Maybe the momentous and critical nature is true this time. What is true is that we have never chosen from candidates so obviously flawed, although we have chosen before from candidates with comparable hidden flaws.
In a few years we may know how our choice did. We hope that our experiment as a representative democracy survives our political process.
Grain prices
With that cheerful backdrop we look at grain price movement. Harvest progress is an old story. The harvest has gone well.
Our pace is well ahead of normal for corn and soybeans. It is just not as good as last year. The corn crop is 93 percent harvested in the country, and 91 percent done in Ohio.

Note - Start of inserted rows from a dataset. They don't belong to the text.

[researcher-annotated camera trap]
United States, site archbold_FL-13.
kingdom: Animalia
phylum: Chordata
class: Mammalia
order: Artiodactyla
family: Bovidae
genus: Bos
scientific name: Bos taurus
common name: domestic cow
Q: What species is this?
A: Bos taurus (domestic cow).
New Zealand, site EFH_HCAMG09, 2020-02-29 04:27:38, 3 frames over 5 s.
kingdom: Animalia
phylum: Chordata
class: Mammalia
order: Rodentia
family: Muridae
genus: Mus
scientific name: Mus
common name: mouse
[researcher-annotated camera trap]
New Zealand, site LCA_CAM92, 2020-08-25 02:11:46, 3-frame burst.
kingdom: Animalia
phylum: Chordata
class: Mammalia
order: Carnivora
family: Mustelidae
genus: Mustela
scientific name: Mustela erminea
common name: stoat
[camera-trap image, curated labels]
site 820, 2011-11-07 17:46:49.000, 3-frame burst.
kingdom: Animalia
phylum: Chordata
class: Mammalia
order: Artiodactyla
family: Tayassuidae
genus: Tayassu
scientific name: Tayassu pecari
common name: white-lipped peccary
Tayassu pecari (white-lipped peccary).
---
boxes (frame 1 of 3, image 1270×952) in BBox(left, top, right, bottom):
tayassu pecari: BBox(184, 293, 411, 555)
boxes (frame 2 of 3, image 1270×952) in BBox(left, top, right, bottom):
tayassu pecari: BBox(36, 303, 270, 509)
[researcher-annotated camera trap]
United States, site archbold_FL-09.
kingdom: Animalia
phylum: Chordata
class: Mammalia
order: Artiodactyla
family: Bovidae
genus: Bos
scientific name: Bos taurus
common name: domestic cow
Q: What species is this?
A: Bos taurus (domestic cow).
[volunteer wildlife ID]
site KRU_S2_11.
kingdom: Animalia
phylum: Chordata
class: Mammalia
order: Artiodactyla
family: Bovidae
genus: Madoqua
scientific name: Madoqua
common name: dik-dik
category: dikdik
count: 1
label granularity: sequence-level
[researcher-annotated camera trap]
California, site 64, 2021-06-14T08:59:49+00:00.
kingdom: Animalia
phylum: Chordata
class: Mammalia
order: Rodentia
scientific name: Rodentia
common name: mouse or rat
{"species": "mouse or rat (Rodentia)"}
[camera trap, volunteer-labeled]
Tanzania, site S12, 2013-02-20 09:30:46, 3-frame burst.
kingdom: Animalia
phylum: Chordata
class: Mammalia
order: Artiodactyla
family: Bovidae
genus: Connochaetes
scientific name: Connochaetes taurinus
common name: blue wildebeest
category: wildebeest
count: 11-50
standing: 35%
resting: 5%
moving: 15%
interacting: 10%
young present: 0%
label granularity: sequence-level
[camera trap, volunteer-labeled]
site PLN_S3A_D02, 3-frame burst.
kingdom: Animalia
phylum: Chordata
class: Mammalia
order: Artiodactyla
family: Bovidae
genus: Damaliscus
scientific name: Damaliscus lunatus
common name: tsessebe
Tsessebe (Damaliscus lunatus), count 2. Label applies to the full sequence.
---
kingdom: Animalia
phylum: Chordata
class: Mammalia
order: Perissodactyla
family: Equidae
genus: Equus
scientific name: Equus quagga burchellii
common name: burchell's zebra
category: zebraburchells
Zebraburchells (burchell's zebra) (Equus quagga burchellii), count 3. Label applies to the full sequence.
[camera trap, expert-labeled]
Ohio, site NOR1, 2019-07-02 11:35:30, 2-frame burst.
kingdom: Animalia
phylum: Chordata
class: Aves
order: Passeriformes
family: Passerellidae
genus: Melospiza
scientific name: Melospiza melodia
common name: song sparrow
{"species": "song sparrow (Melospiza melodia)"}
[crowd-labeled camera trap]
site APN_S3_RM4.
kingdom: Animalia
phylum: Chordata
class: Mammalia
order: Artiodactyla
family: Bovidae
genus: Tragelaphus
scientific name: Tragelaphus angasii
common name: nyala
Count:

Last week, the country was at 65, the state at 75. Our average for the U.S. at this time is 85 percent, although Ohio’s is only 67 percent.
The soybeans are a similar situation. Ohio is at 95 percent harvested, up from 88 a week ago. The national stats are similar, at 93 for this week and 87 for last. The average for Ohio is 85, but we were at 98 last year.
The U.S. has a 91 percent average harvest at this date, and was at 94 last year.
Harvest order
Some parts of the country run the beans first, some parts do them late. Right now we are doing all the remainder at the same time. In Northeast Ohio and Northwest Pennsylvania, a Sunday drive revealed areas of complete harvest, areas of corn fields still standing, and areas with both.
In some cases the beans were not ready when most farmers were combining in good weather. Sometimes this was because of local showers, or planting date. In some cases it was the maturity.
Some food-grade beans are still standing in my neighborhood. An area north of Conneaut Lake, Pennsylvania, has more than half of the crops standing.
Market enthusiasm
Last week I was enthusiastic that we were seeing good gains off early harvest lows During the last ten days; however, we have seen some setback. Prices for corn and soybeans got to levels not seen since the summer, then declined.
They have gained the last two sessions, however.
Look at the December corn futures. The recent low was $3.25 on Sept. 30. The recent high was $3.591⁄4 on Oct. 20. The low was put in again at $3.441⁄4 on Nov. 2, a drop of 14 cents. Then, we recovered a little to the current, on Nov. 8 morning, $3.47.
Look at the chart and it is mostly sideways right now. Look carefully and you see the changes.
Soybean charts are a little more dynamic. The November futures show a high on Oct. 27 at $10.31. By the 2nd of November, we had lost 48 cents, to a low of $9.83.
However, this morning we are trading at $10.06-3⁄4, which is up more than eight cents for the day so far.
Good exports
The soybeans have benefitted from good export news. This week we sold 132,000 tons of beans to China and 135,000 tons of meal to the Philippines.
We exported 2.6 million metric tons last week, the third best inspection number of the year. This was also the four week in a row of exports over 2.5 million metric tons.
This export pace has us ahead of last year and ahead of the five-year average. It has, however, been predicted in the export surge USDA has predicted for the year.
While the pace has helped current prices, exports need to continue to be fast in order to not become a negative on prices instead of the current positive.